Working with compressed files in command line

2015-5-17

Since data stored in plain text format like CSV often occupies huge amount space, the data is often is compressed for transmission and storage.

Because there are often many parameters associated with these commands, I find myself searching the same topic over and over again. Hopefully, this page would be useful for you too.

Compress and Decompress a single file (gzip)

# Compress the file 
gzip testfile.csv
# Gives a testfile.csv.gz

# View the content directly without decompressing
less archive.tar.gz

# Decompress a file 
gzip -d testfile.csv.gz

Less can look within the content of a gzipped file, making it very useful for exploring huge file. {: .notice}

Handling “Big” text file with pipes

Very often, I obtain a database dump with size in terms of multiple gigabytes.
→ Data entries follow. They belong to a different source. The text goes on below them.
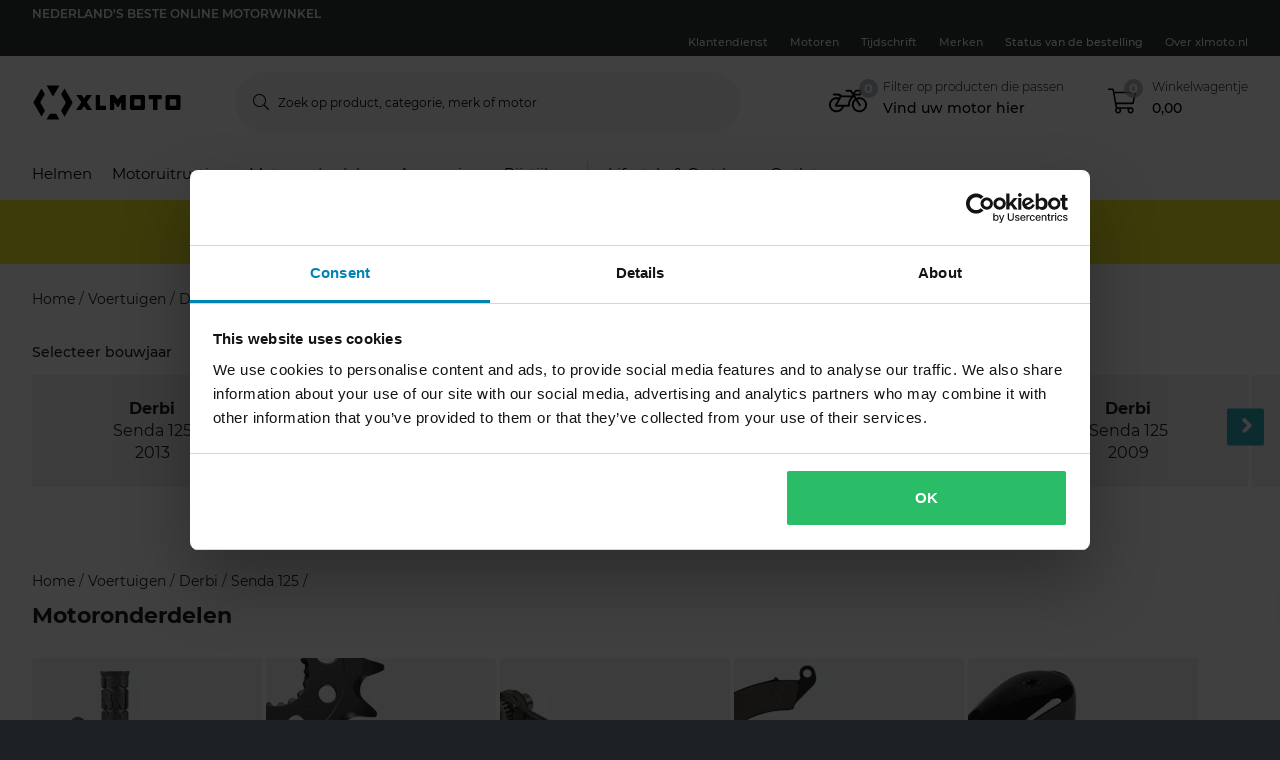

--- FILE ---
content_type: image/svg+xml
request_url: https://pierce-cms.imgix.net/WFS/Pierce-Site/xlmoto/Pierce-xlmoto/nl_NL/Footer%20Image/Payment%20Logos/IDeal_Logo.svg?q=60&auto=format
body_size: 856
content:
<?xml version="1.0" encoding="utf-8"?>
<svg xmlns="http://www.w3.org/2000/svg" width="22" height="19" viewBox="0 0 22 19" fill="none">
<path fill-rule="evenodd" clip-rule="evenodd" d="M11.3457 18.941H1.5721C0.700818 18.941 0 18.2402 0 17.3784V1.56263C0 0.700818 0.700818 0 1.5721 0H11.3457C20.6268 0 22 5.91907 22 9.45157C22 15.5695 18.2118 18.941 11.3457 18.941V18.941ZM1.5721 0.520878C0.994404 0.520878 0.530349 0.984933 0.530349 1.56263V17.3784C0.530349 17.9561 0.994404 18.4201 1.5721 18.4201H11.3457C17.8803 18.4201 21.4791 15.2381 21.4791 9.45157C21.4791 1.68575 15.1339 0.520878 11.3457 0.520878H1.5721V0.520878ZM3.25786 10.7585C3.65973 10.7585 4.04515 10.5989 4.32932 10.3147C4.61349 10.0305 4.77314 9.6451 4.77314 9.24322C4.77314 8.84134 4.61349 8.45592 4.32932 8.17175C4.04515 7.88758 3.65973 7.72794 3.25786 7.72794C2.85598 7.72794 2.47056 7.88758 2.18639 8.17175C1.90222 8.45592 1.74257 8.84134 1.74257 9.24322C1.74257 9.6451 1.90222 10.0305 2.18639 10.3147C2.47056 10.5989 2.85598 10.7585 3.25786 10.7585ZM2.09298 14.5846C2.09297 14.8884 2.15312 15.1892 2.26996 15.4697C2.38679 15.7501 2.558 16.0047 2.77371 16.2186C2.98942 16.4326 3.24536 16.6017 3.52676 16.7162C3.80816 16.8307 4.10945 16.8884 4.41326 16.8859V12.7852C4.41326 12.4775 4.29103 12.1824 4.07346 11.9648C3.85589 11.7473 3.56081 11.6251 3.25312 11.6251C2.94543 11.6251 2.65035 11.7473 2.43278 11.9648C2.21521 12.1824 2.09298 12.4775 2.09298 12.7852V14.5846V14.5846Z" fill="black"/>
<path d="M5.99487 3.08741V16.8859H12.0371C17.53 16.8859 19.9165 13.808 19.9165 9.45159C19.9165 5.28457 17.53 2.04565 12.0371 2.04565H7.03663C6.45893 2.04565 5.99487 2.51918 5.99487 3.08741V3.08741Z" fill="#CC0066"/>
<path fill-rule="evenodd" clip-rule="evenodd" d="M8.71278 7.69003C8.52337 7.62374 8.33396 7.59533 8.11613 7.59533V7.57639H6.69556V10.8721H8.13507C8.39078 10.8721 8.6086 10.8248 8.79801 10.7395C8.97997 10.657 9.14141 10.5352 9.27076 10.383C9.40011 10.2307 9.49416 10.0517 9.54618 9.85878C9.66874 9.4078 9.65888 8.93108 9.51777 8.48555C9.442 8.28667 9.32836 8.1162 9.19577 7.97415C9.06015 7.8443 8.89885 7.74429 8.72225 7.68056L8.71278 7.69003ZM8.38131 10.2281C8.28015 10.2597 8.17476 10.2757 8.06878 10.2755V10.285H7.42479V8.20144H7.94566C8.13507 8.20144 8.27713 8.22985 8.40025 8.2772C8.52337 8.32456 8.61807 8.40979 8.68436 8.49503C8.7696 8.58973 8.82642 8.71285 8.85483 8.84543C8.89272 8.96855 8.90219 9.12955 8.90219 9.29055C8.90219 9.47996 8.88325 9.62202 8.83589 9.7546C8.79256 9.86673 8.72828 9.96958 8.64648 10.0577C8.57467 10.1369 8.48319 10.1957 8.38131 10.2281V10.2281ZM12.5862 8.20144V7.57639H10.1049V10.8721H12.6336V10.266H10.8342V9.47049H12.4442V8.90226H10.8342V8.20144H12.5862V8.20144ZM15.0959 7.58586L16.3365 10.8911H15.5789L15.3232 10.1618H14.0826L13.8174 10.8911H13.0787L14.3288 7.57639H15.0864L15.0959 7.58586ZM15.1338 9.61255L14.7171 8.40032L14.272 9.61255H15.1338ZM17.5204 10.2755V7.58586H16.8006V10.8911H19.1493V10.2755H17.5204V10.2755Z" fill="white"/>
</svg>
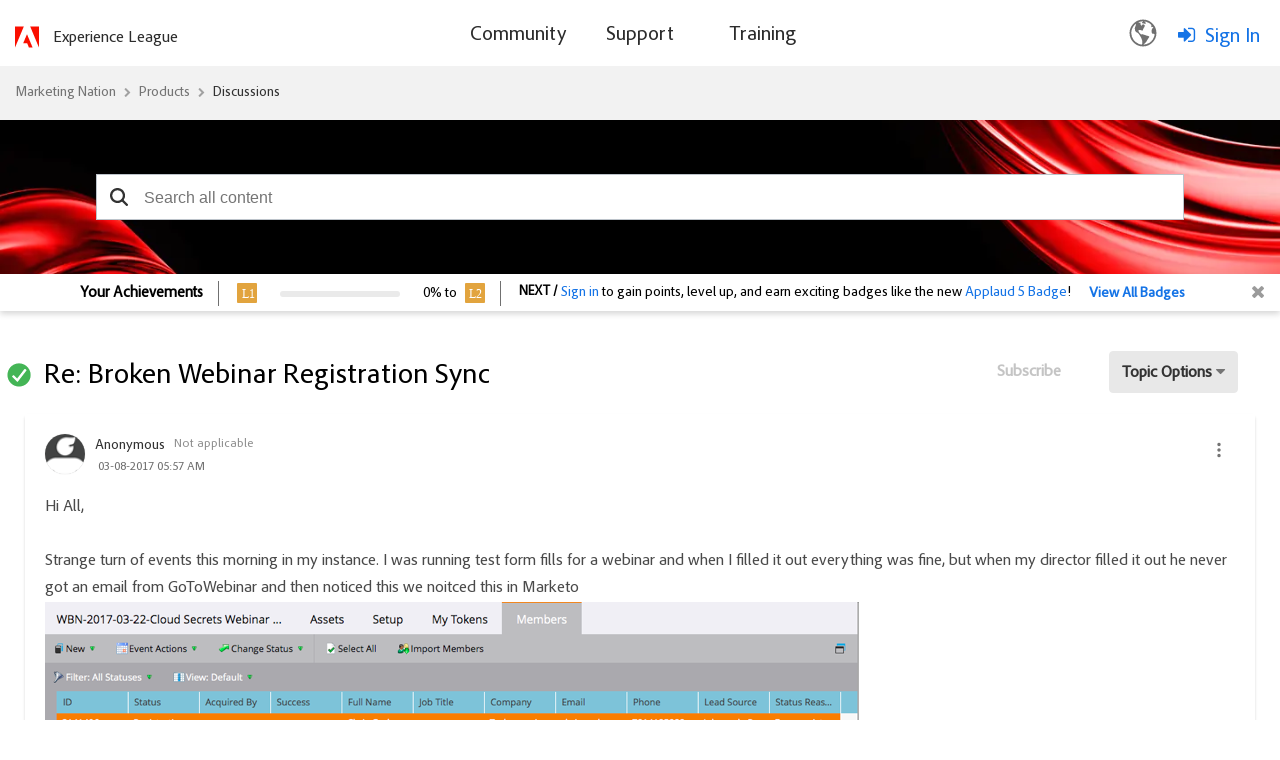

--- FILE ---
content_type: image/svg+xml
request_url: https://nation.marketo.com/html/@D44327C9ECFB11B8BCEDA4E6687ED44A/rank_icons/Level5.svg
body_size: 207
content:
<svg xmlns="http://www.w3.org/2000/svg" width="20" height="20" viewBox="0 0 20 20">
  <g id="Group_158712" data-name="Group 158712" transform="translate(-74 -71)">
    <g id="Component_26_1" data-name="Component 26 – 1" transform="translate(74 71)">
      <rect id="Rectangle_174208" data-name="Rectangle 174208" width="20" height="20" rx="1" fill="#9b9b9b"/>
      <text id="L5" transform="translate(4 14.5)" fill="#fff" font-size="12" font-family="AdobeClean-Medium, Adobe Clean" font-weight="500" letter-spacing="0.02em"><tspan x="0" y="0">L5</tspan></text>
    </g>
  </g>
</svg>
Reading the entire file into memroy is not feasible and dumping the data into a database takes some time.

Decompressing to standard output allows us to pipe the output to another command for further processing. For example, the following command counts the number of lines in the compressed file.
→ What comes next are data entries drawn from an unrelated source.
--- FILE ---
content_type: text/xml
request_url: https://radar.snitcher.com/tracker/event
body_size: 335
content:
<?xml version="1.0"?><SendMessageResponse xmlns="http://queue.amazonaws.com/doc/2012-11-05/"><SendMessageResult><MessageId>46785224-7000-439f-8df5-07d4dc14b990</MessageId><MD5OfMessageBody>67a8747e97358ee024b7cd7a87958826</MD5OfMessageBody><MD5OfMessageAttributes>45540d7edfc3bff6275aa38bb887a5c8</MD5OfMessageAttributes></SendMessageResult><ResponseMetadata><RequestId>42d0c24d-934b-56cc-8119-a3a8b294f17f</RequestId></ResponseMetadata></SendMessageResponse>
gzip -dc testfile.csv.gz | wc -l

Create a sample data of the first 10000 lines of the data.

gzip -dc testfile.csv.gz | head -n10000 > output.csv

zcat can also print the content to standard output. {: .notice}

Compress and Decompress an archive

To uncompress a zip file,

# extract
tar -zxvf archive.tar.gz
# list the files
tar -ztvf archive.tar.gz
# This will also list the file.
less archive.tar.gz

To compress a directory or a list of files,

# zip the files
tar -zcvf